I picked up John Piper's book Desiring God this afternoon and decided it seemed like an appropriate time in my life to start reading it. To be honest I've always been a bit intimidated by the book and Piper's other writings in general. Books that contain paragraphs (no pages) that I have to reread multiple times to understand tend to frustrate me more than challenge me. After having some good quality time with God this morning though I felt like it was a good thing to do.
I'm only a few chapters in so far but I've already been intrigued/inspired by one of the quotes Piper includes from C.S. Lewis' book The Weight of Glory.

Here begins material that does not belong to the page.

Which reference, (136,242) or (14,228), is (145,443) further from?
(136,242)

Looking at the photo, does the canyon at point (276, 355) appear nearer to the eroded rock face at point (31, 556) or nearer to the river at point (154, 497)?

"If you asked twenty good men today what they thought the highest of the virtues, nineteen of them would reply, Unselfishness. But if you asked almost any of the great Christians of old he would have replied, Love. You see what has happened? A negative term has been substituted for a positive, and this is of more than philological importance. The negative ideal of Unselfishness carries with it the suggestion not primarily of securing good things for others, but of going without them ourselves, as if our abstinence and not their happiness was the important point. I do not think this is the Christian virtue of Love. The New Testament has lots to say about self-denial, but not about self-denial as an end in itself. We are told to deny ourselves and to take up our crosses in order that we may follow Christ."
I had a good conversation with Nic about this earlier because it confused the mess out of me. I mean aren't we taught in Romans and the gospels to neglect ourselves? The thing I'm missing though is we do those things not just to do them but to become closer to Christ. I'm still wrestling with the quote and I left out the last paragraph b/c of length but do you have any thoughts?